Cassandra is a leader-less distributed NoSQL database with a partitioned wide column storage model. This blog is the first part of a two part demo around Cassandra Database. The goal of part 1 is to showcase the usage of Cassandra in a data ingestion/data pipeline and quering context. Part 2 will demo the integration of Spark with Cassandra for analytics.
This repo contains a fully working example developed from scratch for this demo, no theme used or existing code was used in order to build the solution, you will find the following artefacts:
- Nifi Data flow supporting daily and hourly data pull into Cassandra.
- SpringBoot REST APIs using SpringData for exposing the data through API calls.
- VueJS Dashboard with ChartJS and Bulma CSS Framework display various data and charts.
- CQL, Python, Groovy and Shell scripts supporting the demo.
- Excalidraw sketch
Prerequisites for running the demo:
- Apache NiFi 1.11.3
- Apache Cassandra 3.11.6
- SpringBoot 2.2.6
- SpringData for Apache Cassandra
- VueJS 2.6.11
- ChartJS 2.9.3
- Bulma 0.9.0
- ArchUnit 0.13.1
We also used the excellent Excalidraw tool for mockups.
The scenario used is a COVID-19 Data Dashboard, thus to stay in the time context in wich this demo was built. The data used is provided by the COVID-19 Data Repository by the Center for Systems Science and Engineering (CSSE) at Johns Hopkins University.
This demo is for education/training purpose, for official data and information on COVID19 please refer to WHO and JHU Dashboard.
In the following section, you will find each components technology used in this demo and a description of the steps followed to build the solution.
You can check the final result on this page.
Cassandra
This section is a tentative compressed introduction to Cassandra with a focus on a list of key facts that are a must-know in order to handle Cassandra in an optimal way.
For an indepth training about Cassandra, a good place to start would be the excellent Datastax Academy free training/courses and of course the Apache Cassandra Architecture documentation.
Another excellent stop would be the YouTube Datastax Channel.
Cassandra is an open source distributed schema-free wide column data store. Initially developped at Facebook and open sourced in 2008, its today a top-level project at the Apache Foundation. The current release is version 3.11 as of April 2020.
The main advantage of Cassandra over the other NoSQL database is its linear scalability to support high throughput with no single point of failure.
Cassandra is of type Wide Column data store and support different level of SQL like queries, including full SELECT, DML and DDL statements.
Feature | Available |
---|---|
Leader-less Architecture | Yes |
Decentralized and Symmetrical | Yes |
Cross-Data Center Replication | Yes |
Schema-free | Yes |
MapReduce | Yes |
Always On | Yes |
High Write Availability | Yes |
Cassandra is considered a partition row store with rows organized into tables with a required primary key. In other words, Cassandra will manage the partitioning of the data across multiples nodes. The row store definition means that the data is organized in rows and columns.
An often used comparison to explain how the data is stored in Cassandra is the SortedMap Data Structure.
We can say that Cassandra store the data in a sparse, distributed, persistent multi-dimensional sorted map:
SortedMap<RowKey, SortedMap<ColumnKey, ColumnValue>>
This type of data structure can be complex to design and use, thus it's paramount that one must design carefully the initial data model in order to support the target application queries, both from performance and efficiency standpoint.
Below is a simple analogy between the Relational and the Cassandra data model by Bruno Tinoco, it's only intended as a similarity reference, not as an equivalence.

Exercise goal:
Reproduce the passage of the Cassandra write-up starting with the words "The main advantage" and ending after the words "and DDL statements.".

Data records:
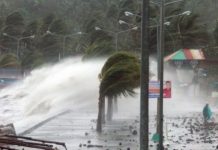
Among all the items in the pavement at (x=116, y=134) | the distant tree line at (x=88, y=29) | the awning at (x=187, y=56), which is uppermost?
the distant tree line at (x=88, y=29)

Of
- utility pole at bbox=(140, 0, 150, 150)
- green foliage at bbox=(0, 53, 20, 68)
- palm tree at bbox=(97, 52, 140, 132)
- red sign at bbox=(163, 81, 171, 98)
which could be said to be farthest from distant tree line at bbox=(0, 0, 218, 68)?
utility pole at bbox=(140, 0, 150, 150)

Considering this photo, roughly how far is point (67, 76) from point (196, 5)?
105026 millimetres

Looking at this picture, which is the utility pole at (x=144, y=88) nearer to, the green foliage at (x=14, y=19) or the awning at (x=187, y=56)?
the awning at (x=187, y=56)

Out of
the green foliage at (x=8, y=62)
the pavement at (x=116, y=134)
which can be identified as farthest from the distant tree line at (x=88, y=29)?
the pavement at (x=116, y=134)

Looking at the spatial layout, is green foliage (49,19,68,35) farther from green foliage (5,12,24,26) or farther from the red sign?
the red sign

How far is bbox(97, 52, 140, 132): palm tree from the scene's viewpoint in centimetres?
2906

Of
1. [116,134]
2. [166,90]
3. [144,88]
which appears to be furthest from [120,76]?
[144,88]

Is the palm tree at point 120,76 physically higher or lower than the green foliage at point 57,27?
lower

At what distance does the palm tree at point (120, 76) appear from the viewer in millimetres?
29062

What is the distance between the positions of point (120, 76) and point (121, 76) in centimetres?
6

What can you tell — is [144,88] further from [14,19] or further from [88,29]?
[14,19]

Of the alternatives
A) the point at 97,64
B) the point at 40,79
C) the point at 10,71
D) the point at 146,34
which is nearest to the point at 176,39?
the point at 10,71

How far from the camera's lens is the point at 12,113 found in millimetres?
42688

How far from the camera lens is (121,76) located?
29234mm
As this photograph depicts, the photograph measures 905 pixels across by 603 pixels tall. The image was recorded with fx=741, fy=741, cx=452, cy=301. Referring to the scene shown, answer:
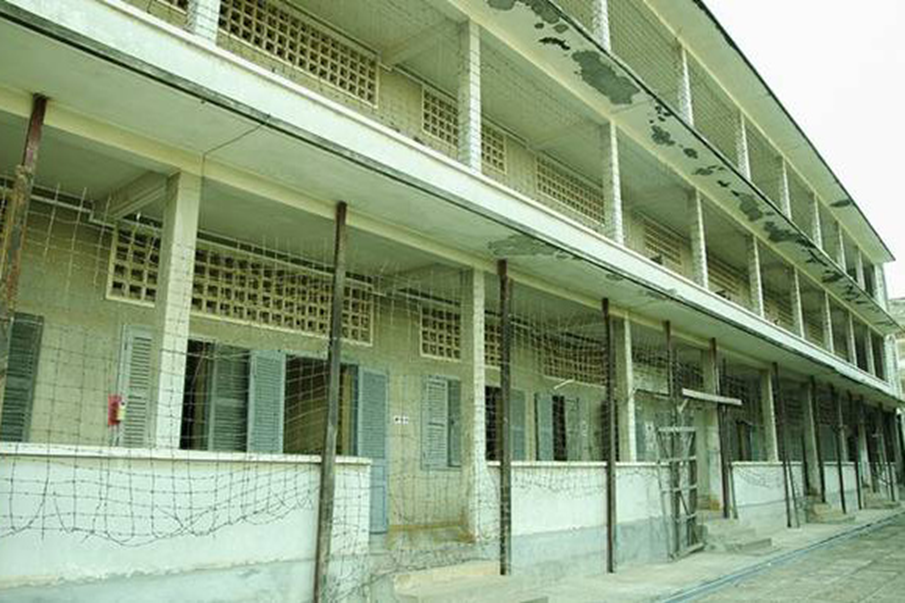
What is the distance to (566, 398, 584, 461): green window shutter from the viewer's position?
13148mm

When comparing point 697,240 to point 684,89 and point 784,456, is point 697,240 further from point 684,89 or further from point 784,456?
point 784,456

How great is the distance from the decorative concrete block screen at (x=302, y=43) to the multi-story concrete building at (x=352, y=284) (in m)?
0.03

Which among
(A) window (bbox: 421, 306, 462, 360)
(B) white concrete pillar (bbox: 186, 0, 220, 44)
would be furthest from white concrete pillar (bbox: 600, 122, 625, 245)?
(B) white concrete pillar (bbox: 186, 0, 220, 44)

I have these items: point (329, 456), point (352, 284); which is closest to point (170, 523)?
point (329, 456)

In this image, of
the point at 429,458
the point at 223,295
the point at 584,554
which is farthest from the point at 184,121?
the point at 584,554

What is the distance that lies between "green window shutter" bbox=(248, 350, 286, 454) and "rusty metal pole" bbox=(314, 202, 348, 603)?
1889 mm

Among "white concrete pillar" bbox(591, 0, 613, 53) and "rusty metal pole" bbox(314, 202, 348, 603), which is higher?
"white concrete pillar" bbox(591, 0, 613, 53)

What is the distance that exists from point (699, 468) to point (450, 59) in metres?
8.96

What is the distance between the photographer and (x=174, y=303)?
5.40 m

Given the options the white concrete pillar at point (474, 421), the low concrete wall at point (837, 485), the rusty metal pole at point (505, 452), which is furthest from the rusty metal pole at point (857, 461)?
the white concrete pillar at point (474, 421)

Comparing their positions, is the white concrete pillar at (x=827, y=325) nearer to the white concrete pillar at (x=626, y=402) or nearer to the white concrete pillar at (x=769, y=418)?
the white concrete pillar at (x=769, y=418)

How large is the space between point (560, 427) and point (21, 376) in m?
8.99

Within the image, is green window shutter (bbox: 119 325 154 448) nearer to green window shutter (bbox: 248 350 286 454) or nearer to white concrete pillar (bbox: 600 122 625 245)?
green window shutter (bbox: 248 350 286 454)

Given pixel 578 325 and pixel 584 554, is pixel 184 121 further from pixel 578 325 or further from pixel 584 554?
pixel 578 325
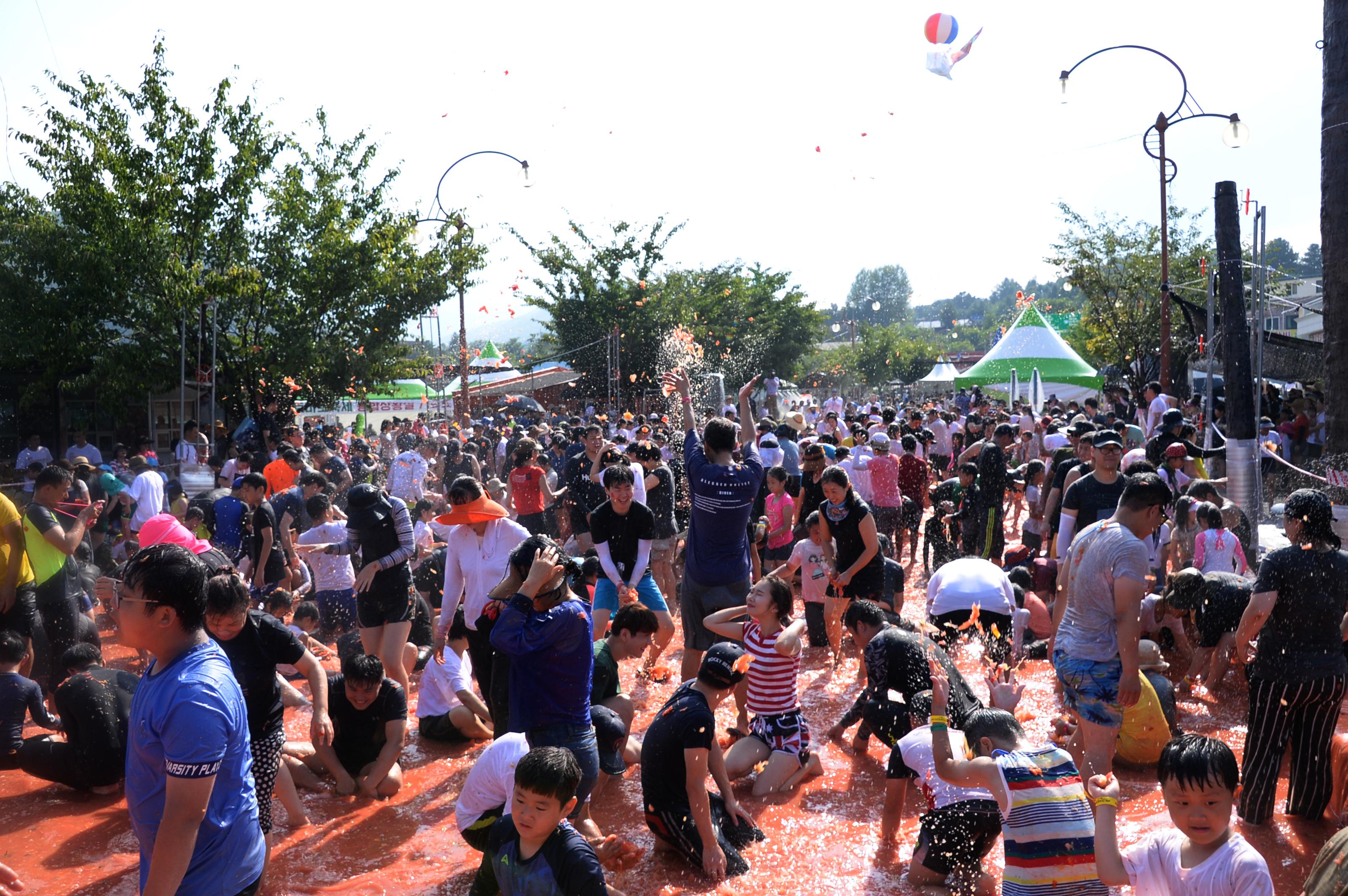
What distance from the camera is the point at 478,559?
5723mm

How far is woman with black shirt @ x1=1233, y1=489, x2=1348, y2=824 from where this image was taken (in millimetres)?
4355

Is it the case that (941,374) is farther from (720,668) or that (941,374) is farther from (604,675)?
(720,668)

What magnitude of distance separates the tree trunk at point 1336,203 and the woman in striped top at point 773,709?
20.6ft

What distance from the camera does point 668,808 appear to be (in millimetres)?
4387

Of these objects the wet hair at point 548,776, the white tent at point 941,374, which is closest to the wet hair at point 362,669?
the wet hair at point 548,776

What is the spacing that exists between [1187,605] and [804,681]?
2.70 metres

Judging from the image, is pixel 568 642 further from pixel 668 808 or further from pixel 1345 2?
pixel 1345 2

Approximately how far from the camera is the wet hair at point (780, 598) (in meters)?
5.49

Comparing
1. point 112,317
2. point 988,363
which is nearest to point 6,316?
point 112,317

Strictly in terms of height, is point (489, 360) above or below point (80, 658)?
above

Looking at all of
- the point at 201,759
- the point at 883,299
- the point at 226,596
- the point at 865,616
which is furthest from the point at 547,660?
the point at 883,299

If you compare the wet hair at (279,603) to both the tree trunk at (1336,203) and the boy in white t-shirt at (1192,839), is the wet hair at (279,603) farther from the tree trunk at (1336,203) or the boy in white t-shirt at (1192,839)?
the tree trunk at (1336,203)

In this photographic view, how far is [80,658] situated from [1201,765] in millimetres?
5732

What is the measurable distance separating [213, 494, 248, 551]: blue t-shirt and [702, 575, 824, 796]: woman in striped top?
4.96m
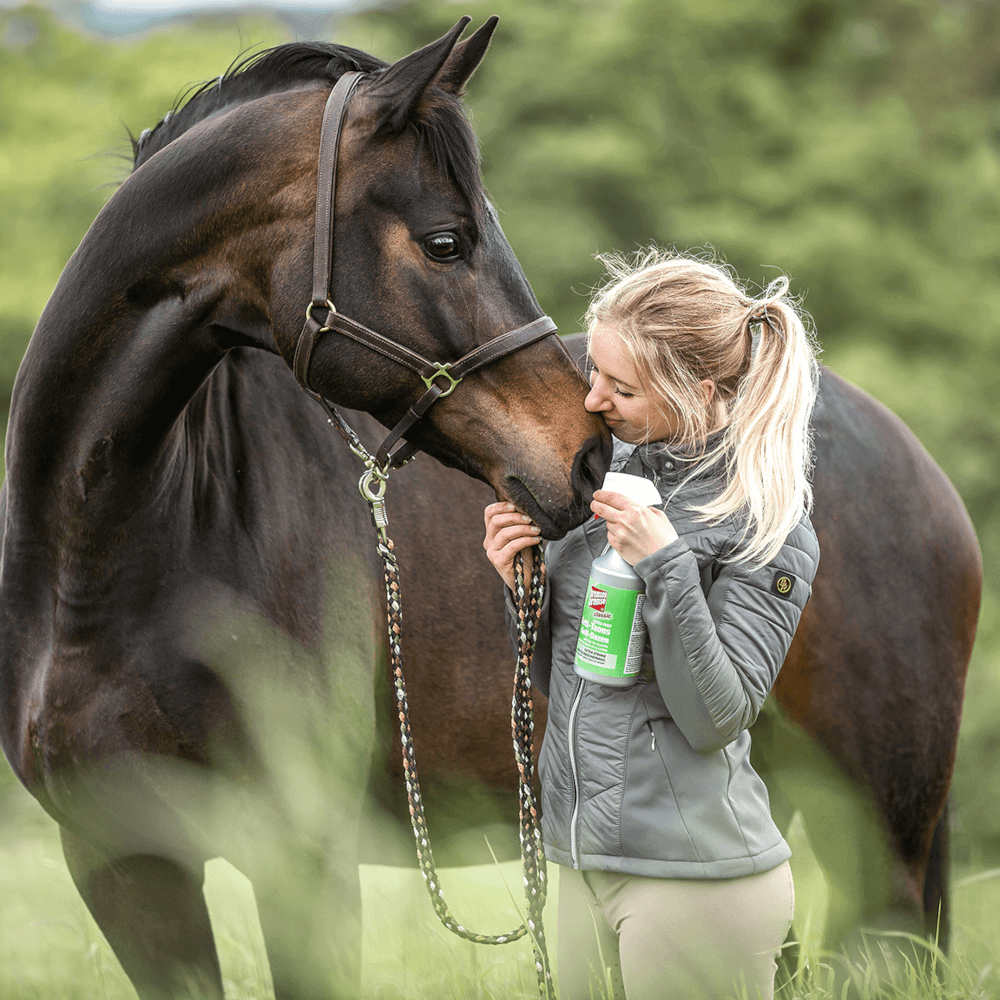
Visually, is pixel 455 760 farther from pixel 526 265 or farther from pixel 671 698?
pixel 526 265

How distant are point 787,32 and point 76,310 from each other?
9.27m

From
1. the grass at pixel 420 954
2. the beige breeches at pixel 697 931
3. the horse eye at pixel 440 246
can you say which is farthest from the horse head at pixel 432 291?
the grass at pixel 420 954

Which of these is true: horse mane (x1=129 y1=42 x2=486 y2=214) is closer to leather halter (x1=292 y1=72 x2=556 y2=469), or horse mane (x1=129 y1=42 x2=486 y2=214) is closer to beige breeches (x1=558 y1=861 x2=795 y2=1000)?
leather halter (x1=292 y1=72 x2=556 y2=469)

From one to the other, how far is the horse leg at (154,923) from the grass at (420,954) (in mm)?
436

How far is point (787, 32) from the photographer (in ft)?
30.5

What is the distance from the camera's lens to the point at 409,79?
172cm

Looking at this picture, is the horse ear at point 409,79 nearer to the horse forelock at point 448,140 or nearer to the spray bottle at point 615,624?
the horse forelock at point 448,140

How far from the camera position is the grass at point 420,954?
7.84 feet

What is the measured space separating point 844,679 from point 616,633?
1315 mm

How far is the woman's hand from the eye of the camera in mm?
1672

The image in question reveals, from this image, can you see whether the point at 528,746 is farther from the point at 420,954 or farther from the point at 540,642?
the point at 420,954

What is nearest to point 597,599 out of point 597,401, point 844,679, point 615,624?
point 615,624

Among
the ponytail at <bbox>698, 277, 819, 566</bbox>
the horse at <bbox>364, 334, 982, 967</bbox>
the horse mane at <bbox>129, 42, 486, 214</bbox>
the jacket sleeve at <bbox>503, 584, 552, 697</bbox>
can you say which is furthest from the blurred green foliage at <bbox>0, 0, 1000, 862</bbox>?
the jacket sleeve at <bbox>503, 584, 552, 697</bbox>

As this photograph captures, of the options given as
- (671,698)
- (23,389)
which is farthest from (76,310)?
(671,698)
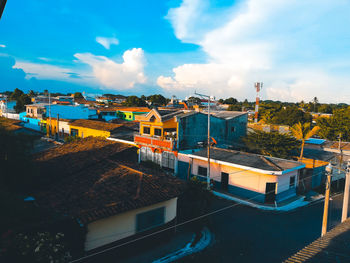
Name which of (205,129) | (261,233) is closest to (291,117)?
(205,129)

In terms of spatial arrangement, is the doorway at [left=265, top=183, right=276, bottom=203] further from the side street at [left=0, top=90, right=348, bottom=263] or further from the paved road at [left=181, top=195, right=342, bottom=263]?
the paved road at [left=181, top=195, right=342, bottom=263]

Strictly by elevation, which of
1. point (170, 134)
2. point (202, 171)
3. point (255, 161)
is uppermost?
point (170, 134)

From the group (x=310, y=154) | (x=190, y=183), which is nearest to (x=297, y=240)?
(x=190, y=183)

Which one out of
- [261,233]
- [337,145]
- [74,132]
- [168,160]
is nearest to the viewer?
[261,233]

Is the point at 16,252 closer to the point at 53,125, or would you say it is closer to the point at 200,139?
the point at 200,139

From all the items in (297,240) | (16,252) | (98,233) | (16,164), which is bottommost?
(297,240)

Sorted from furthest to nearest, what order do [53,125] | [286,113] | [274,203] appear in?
1. [286,113]
2. [53,125]
3. [274,203]

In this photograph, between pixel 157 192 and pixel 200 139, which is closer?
pixel 157 192

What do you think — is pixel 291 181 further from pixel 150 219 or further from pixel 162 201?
pixel 150 219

Solution:
The main advantage of Cassandra over the other NoSQL database is its linear scalability to support high throughput with no single point of failure.
Cassandra is of type Wide Column data store and support different level of SQL like queries, including full SELECT, DML and DDL statements.